The President of the French Council of the Muslin Faith (CFCM) has criticized three Islamic groups in the country over their decision to refuse to sign up to an anti-extremism charter proposed by President Emmanuel Macron.
The Faith and Practice movement, Committee for Coordination of Turkish Muslims in France (CCMTF) and Milli Gorus Islamic Confederation (CMIG) jointly announced on Wednesday evening that they will not sign the charter that has been proposed, in the wake of Islamic terrorist attacks across Europe during 2020.
“[These groups] risk being held responsible for this situation of division,” Mohamed Moussaoui, President of the CFCM said in a statement, calling their actions “repetitive” and describing how they are unlikely to “provide reassurance” that the Muslim religion should not be feared.

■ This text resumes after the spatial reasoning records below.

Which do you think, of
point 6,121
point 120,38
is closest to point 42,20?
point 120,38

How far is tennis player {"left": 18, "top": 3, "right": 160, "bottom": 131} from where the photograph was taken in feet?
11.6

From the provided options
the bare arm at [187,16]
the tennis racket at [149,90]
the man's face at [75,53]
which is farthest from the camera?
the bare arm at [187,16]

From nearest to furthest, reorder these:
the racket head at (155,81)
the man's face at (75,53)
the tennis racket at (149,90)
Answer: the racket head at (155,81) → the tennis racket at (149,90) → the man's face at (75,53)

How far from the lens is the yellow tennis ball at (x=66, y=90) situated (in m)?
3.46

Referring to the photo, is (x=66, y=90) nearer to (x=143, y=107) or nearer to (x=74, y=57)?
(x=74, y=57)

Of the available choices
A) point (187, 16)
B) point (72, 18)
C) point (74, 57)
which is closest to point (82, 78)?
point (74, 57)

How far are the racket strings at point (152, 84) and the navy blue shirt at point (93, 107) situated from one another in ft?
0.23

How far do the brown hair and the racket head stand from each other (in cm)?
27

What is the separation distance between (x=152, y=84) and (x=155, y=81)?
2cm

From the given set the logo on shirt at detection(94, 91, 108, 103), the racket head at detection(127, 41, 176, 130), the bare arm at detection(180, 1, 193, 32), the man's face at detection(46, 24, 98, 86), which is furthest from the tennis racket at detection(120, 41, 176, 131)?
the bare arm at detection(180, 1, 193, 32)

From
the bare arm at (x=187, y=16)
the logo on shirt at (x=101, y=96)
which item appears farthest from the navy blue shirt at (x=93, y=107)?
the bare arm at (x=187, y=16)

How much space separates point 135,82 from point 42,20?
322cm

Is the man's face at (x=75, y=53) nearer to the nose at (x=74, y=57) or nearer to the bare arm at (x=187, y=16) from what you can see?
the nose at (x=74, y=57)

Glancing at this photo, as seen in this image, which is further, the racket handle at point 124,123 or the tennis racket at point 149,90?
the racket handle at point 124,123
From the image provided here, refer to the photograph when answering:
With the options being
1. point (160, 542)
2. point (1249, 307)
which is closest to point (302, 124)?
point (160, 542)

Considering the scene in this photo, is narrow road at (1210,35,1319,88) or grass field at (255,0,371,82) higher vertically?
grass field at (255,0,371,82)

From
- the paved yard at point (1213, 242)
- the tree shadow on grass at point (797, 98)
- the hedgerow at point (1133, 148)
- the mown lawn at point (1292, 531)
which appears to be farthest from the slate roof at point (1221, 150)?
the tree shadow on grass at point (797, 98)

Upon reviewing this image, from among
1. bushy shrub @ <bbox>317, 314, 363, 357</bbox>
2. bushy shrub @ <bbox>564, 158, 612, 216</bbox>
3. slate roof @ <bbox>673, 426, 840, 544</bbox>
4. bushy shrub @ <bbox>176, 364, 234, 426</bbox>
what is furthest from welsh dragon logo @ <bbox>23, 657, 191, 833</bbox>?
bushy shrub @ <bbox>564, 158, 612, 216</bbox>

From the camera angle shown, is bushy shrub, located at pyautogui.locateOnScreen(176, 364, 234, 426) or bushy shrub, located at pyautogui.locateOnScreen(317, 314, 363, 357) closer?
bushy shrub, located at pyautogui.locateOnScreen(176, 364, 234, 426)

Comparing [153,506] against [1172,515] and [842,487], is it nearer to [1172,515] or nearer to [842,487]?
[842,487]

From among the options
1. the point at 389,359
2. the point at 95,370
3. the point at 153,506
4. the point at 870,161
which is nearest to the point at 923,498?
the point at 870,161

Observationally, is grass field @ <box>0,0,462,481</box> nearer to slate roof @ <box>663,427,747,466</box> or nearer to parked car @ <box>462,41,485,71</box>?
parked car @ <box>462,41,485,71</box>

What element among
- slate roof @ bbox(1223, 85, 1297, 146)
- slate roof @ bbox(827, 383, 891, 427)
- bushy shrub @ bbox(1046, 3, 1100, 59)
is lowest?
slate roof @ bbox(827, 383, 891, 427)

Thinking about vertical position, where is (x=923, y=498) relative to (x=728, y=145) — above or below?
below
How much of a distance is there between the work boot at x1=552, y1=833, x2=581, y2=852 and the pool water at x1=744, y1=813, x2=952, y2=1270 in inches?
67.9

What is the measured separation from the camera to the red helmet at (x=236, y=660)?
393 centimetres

The three organizations reportedly refused to sign the charter over their concern about the way that it defines foreign interference in religion and the Islamic faith.
Explaining their refusal, the groups claimed that they fear “certain passages and formulations in the text submitted are likely to weaken the bonds of trust between the Muslims of France and the nation.”
Some statements are prejudicial to the honour of Muslims, with an accusatory and marginalising tone.
The CFCM is comprised of nine groups but, so far, only five have agreed to sign the charter and work with the French government to address concerns in the country about radicalization and religious extremism.
President Macron proposed the charter towards the end of 2020, as well as implementing a crackdown on mosques and organizations that push extremism, after a teacher was beheaded by an Islamic extremist over a lesson where he showed pupils cartoons of the Prophet Mohammed as part of a discussion on free speech.